*** Opening Page extract ***
You are viewing a plain text version of this content. The canonical link for it is here.
Posted to dev@lucene.apache.org by bu...@apache.org on 2004/03/23 12:05:07 UTC
DO NOT REPLY [Bug 27868] New: -
Bad performance in PrefixQuery for large indices.
DO NOT REPLY TO THIS EMAIL, BUT PLEASE POST YOUR BUG
RELATED COMMENTS THROUGH THE WEB INTERFACE AVAILABLE AT
<http://issues.apache.org/bugzilla/show_bug.cgi?id=27868>.
ANY REPLY MADE TO THIS MESSAGE WILL NOT BE COLLECTED AND
INSERTED IN THE BUG DATABASE.
http://issues.apache.org/bugzilla/show_bug.cgi?id=27868
Bad performance in PrefixQuery for large indices.
Summary: Bad performance in PrefixQuery for large indices.
*** Closing Page extract ***
- [What to work on]: From the Lucene bug notice above, copy the passage starting with "Posted to dev@lucene.apache.org" and going on through "THE BUG DATABASE." word for word.
*** Opening Raw data ***
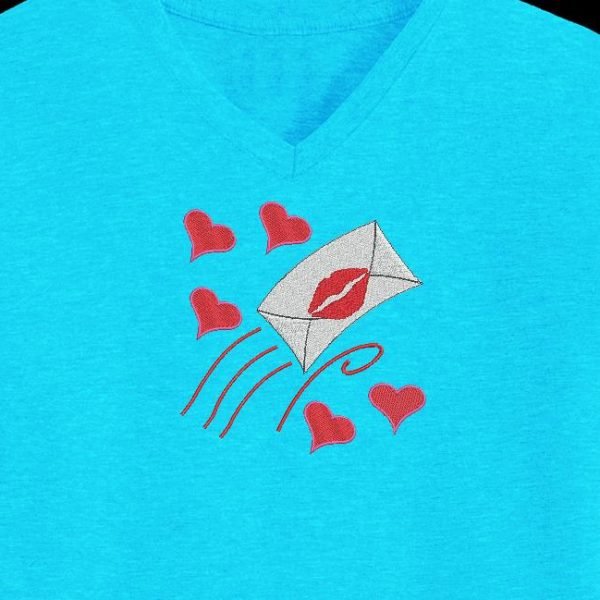 lettre d’amour. Motif de broderie machine d’une lettre d’amour suivie de cœurs  qui filent  vers la saint valentin. cadre 10 x 10 / 20 x 20 /20 x 20. Formats des fichiers PES,CSD,EXP,HUS,SHV,VIP,XXX,DST,PCS,JEF,VP3,EMB… Téléchargement immédiat après votre paiement.
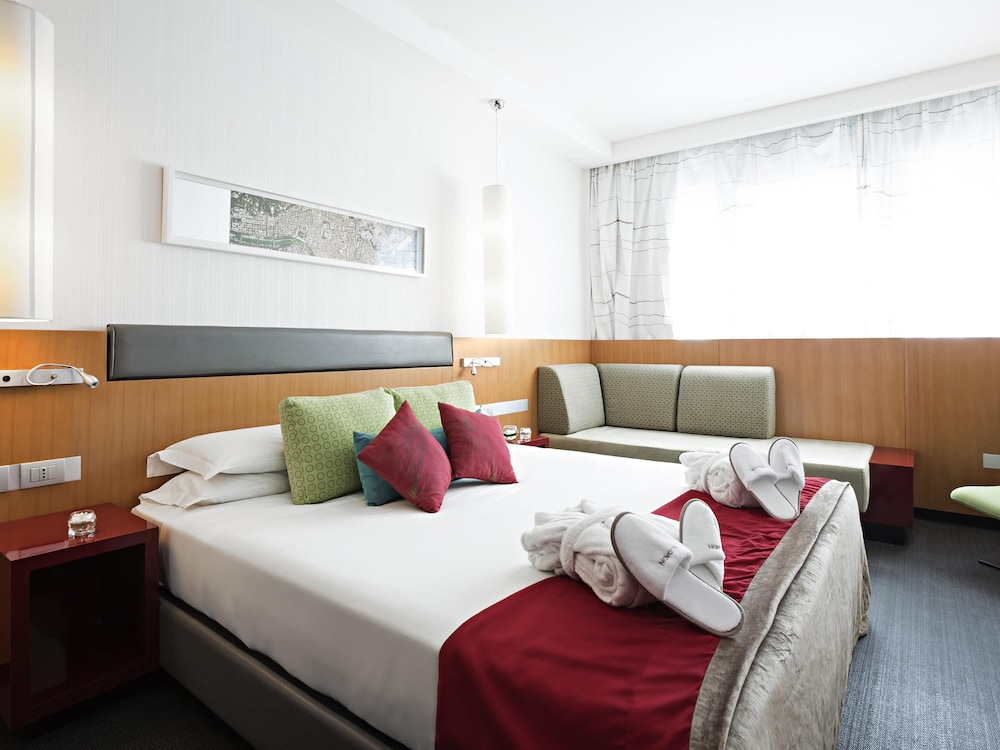 Habitación Estándar con balcón del hotel Novotel Roma Eur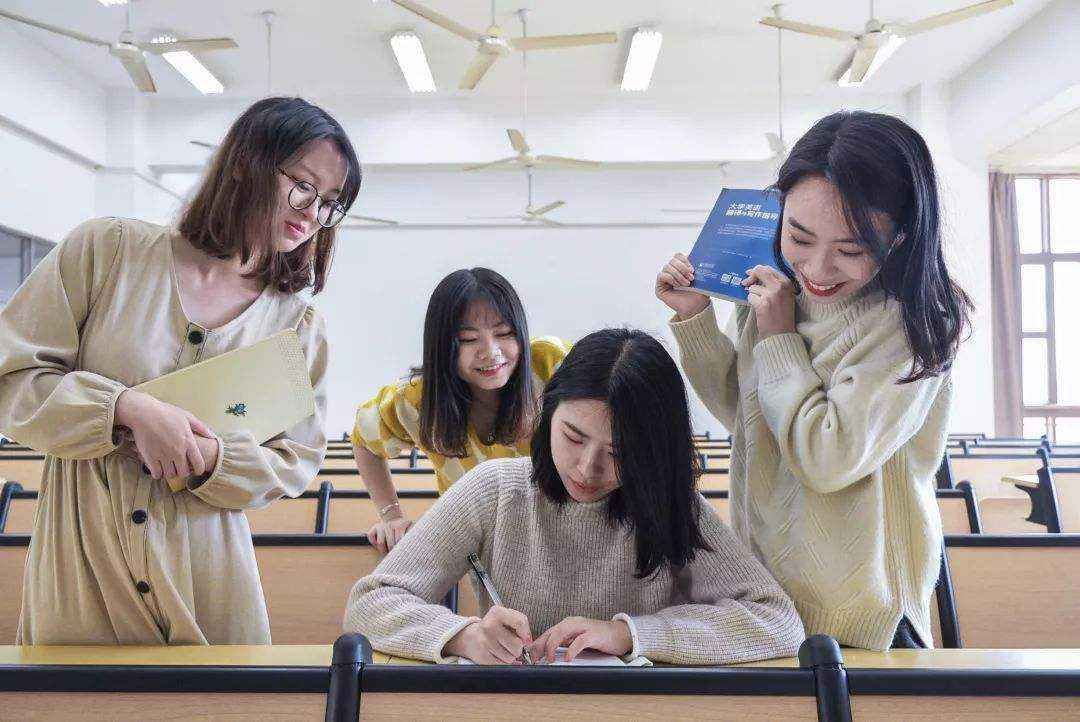 
原创
毕业于重点，在北上广月薪3万，在父母眼里不如月薪3千的公务员


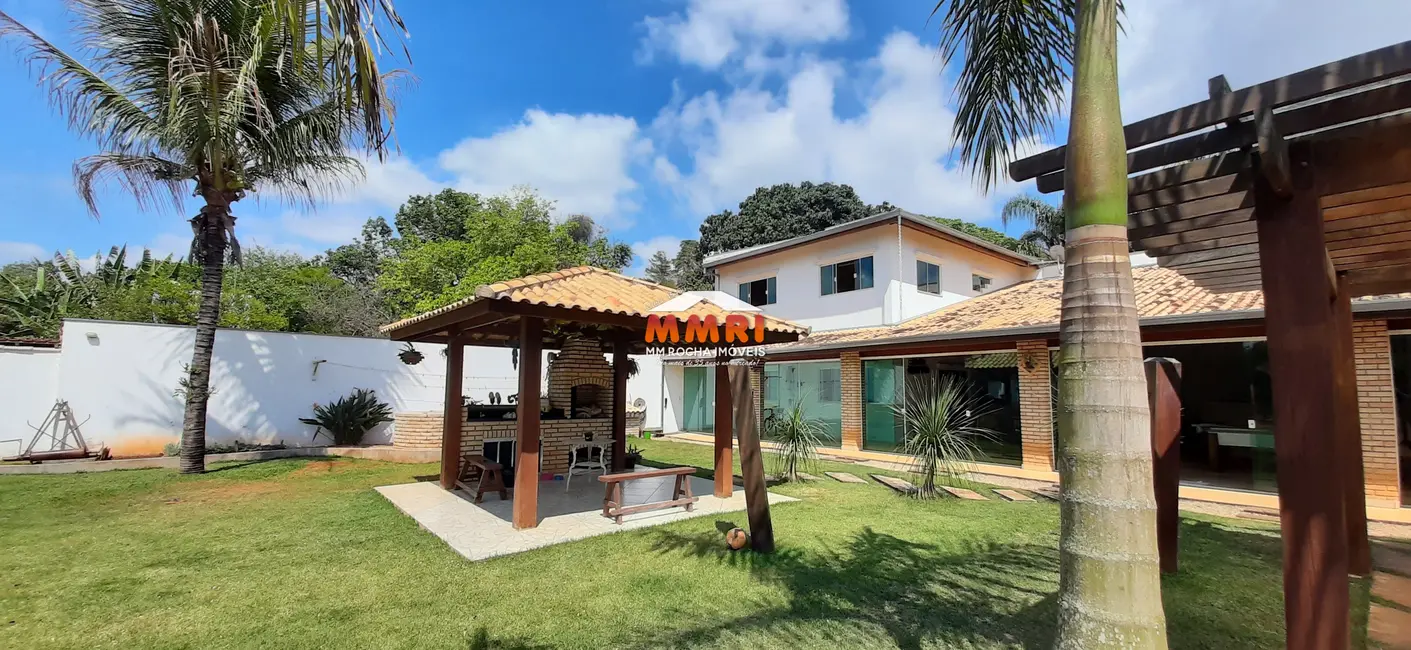 Foto 1 de Chácara com 3 quartos à venda, 1100m2 em Aracoiaba Da Serra - SP
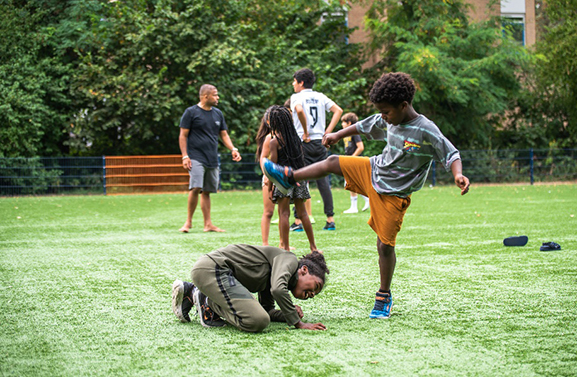 Gratis workshops voor kinderen op het CruyffCourt in Tiel-West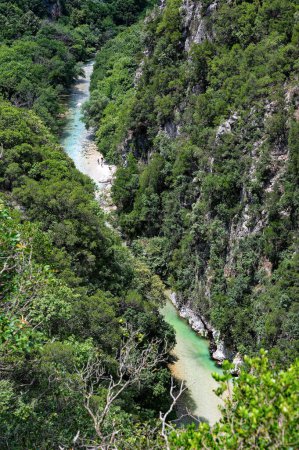 Blick auf die Schlucht an den Acheron-Quellen nahe dem Dorf Glyki in Epirus, Griechenland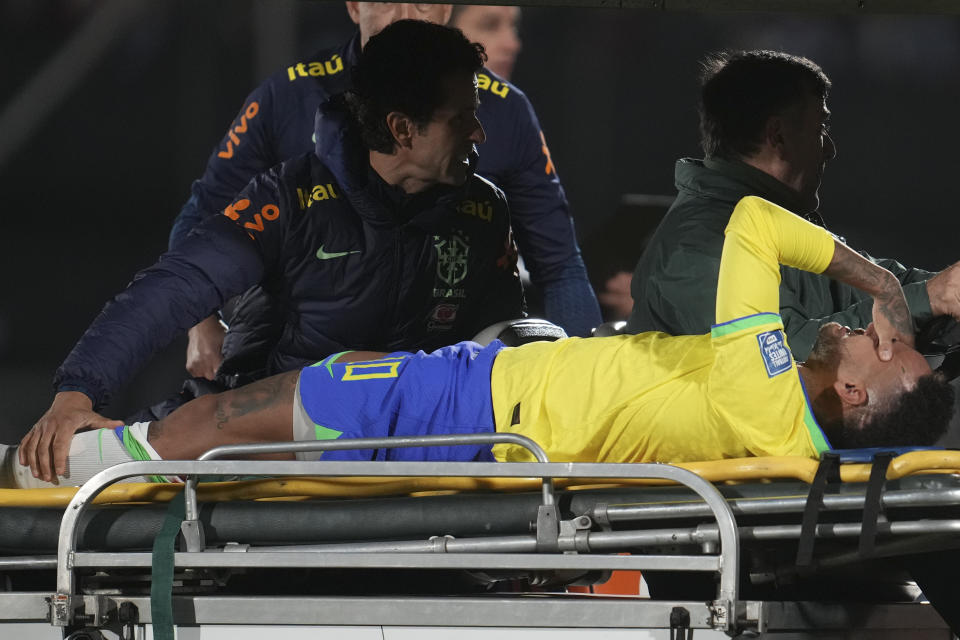 Neymar, de la selección de Brasil, es retirado de la cancha en camilla tras lesionarse en el encuentro de la eliminatoria mundialista ante Uruguay, el martes 17 de octubre de 2023 (AP Foto/Matilde Campodonico)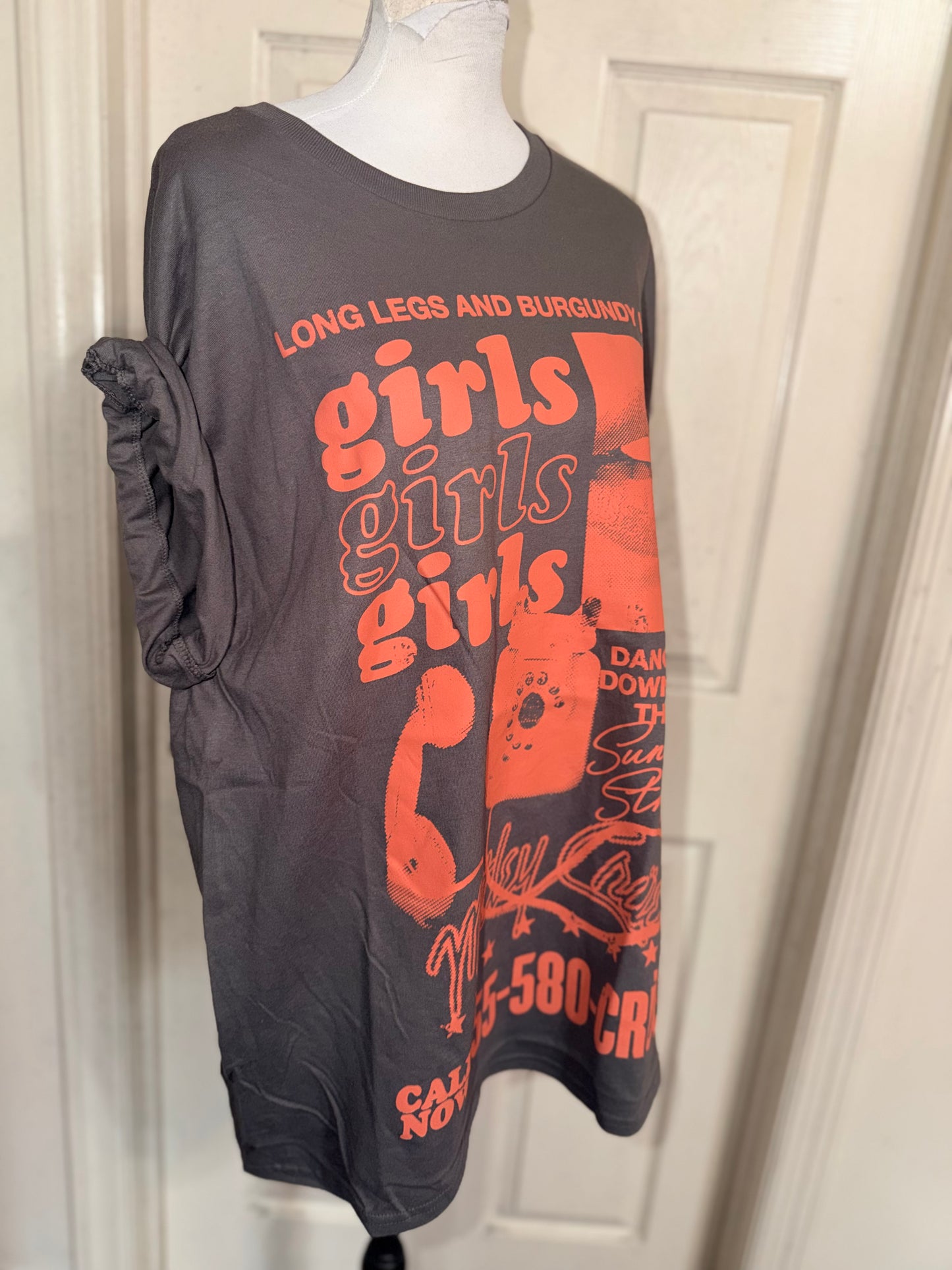 Motley Crue Oversized Distressed Tee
*** Closing Raw data ***
- [Reply to the exercise]:
Posted to dev@lucene.apache.org by bu...@apache.org on 2004/03/23 12:05:07 UTC
DO NOT REPLY [Bug 27868] New: -
Bad performance in PrefixQuery for large indices.
DO NOT REPLY TO THIS EMAIL, BUT PLEASE POST YOUR BUG
RELATED COMMENTS THROUGH THE WEB INTERFACE AVAILABLE AT
<http://issues.apache.org/bugzilla/show_bug.cgi?id=27868>.
ANY REPLY MADE TO THIS MESSAGE WILL NOT BE COLLECTED AND
INSERTED IN THE BUG DATABASE.